- [Task instructions]: Reproduce the listing below exactly, except for its pictures.
• • •
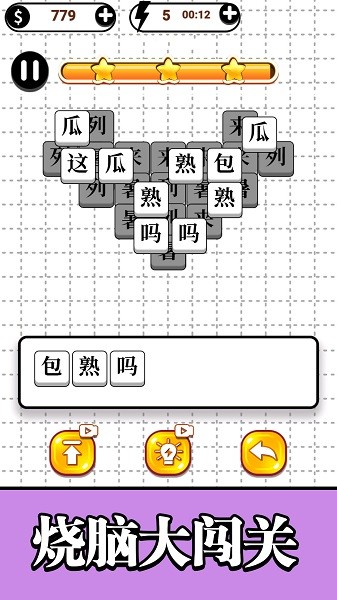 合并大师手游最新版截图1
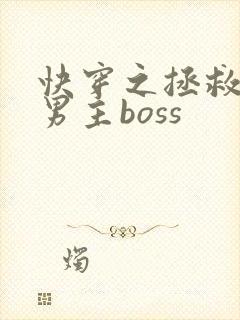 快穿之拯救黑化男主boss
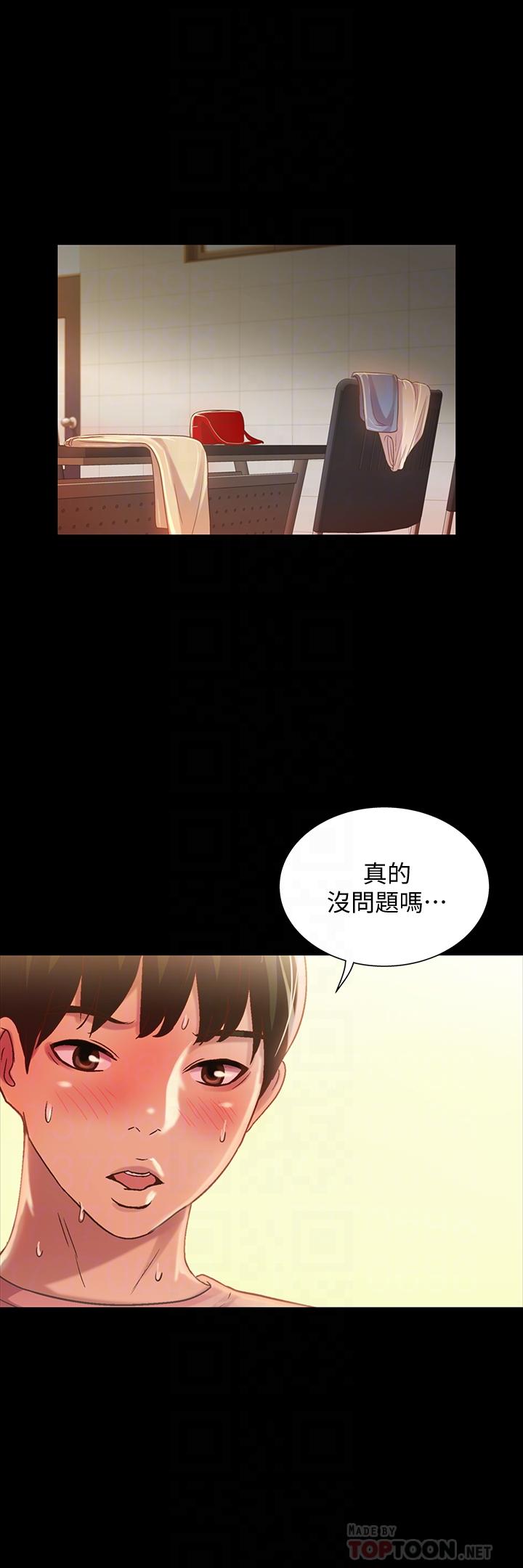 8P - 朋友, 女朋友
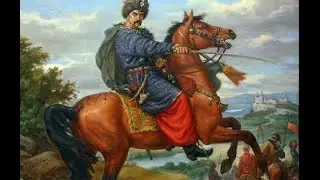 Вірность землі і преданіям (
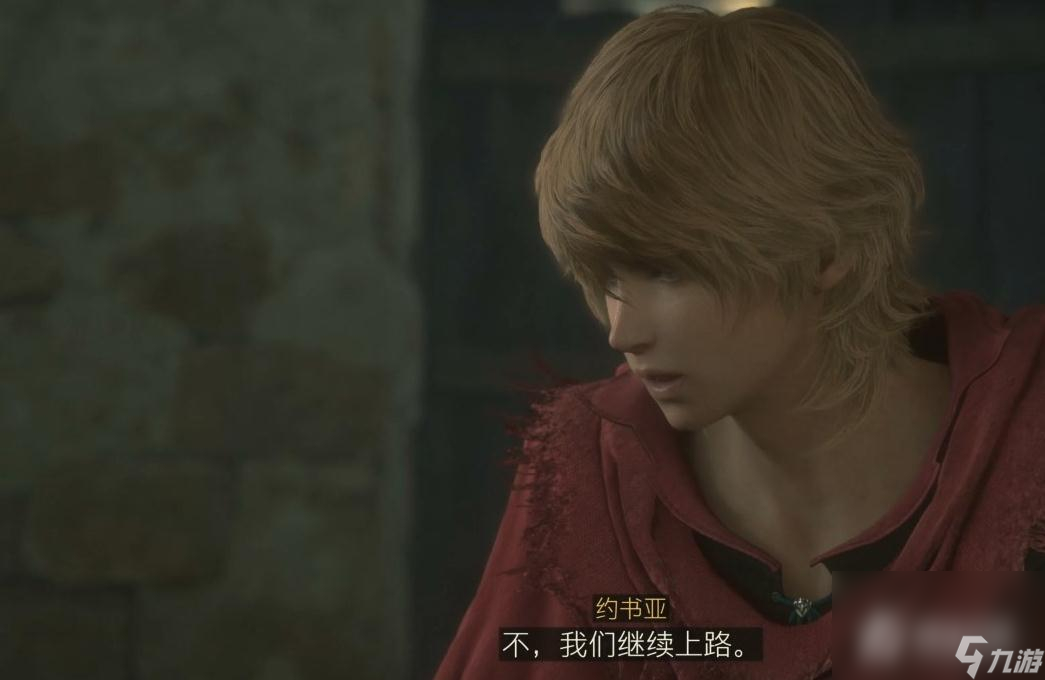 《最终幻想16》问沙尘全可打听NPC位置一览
• • •
- [Answer box]:
 合并大师手游最新版截图1
 快穿之拯救黑化男主boss
 8P - 朋友, 女朋友
 Вірность землі і преданіям (
 《最终幻想16》问沙尘全可打听NPC位置一览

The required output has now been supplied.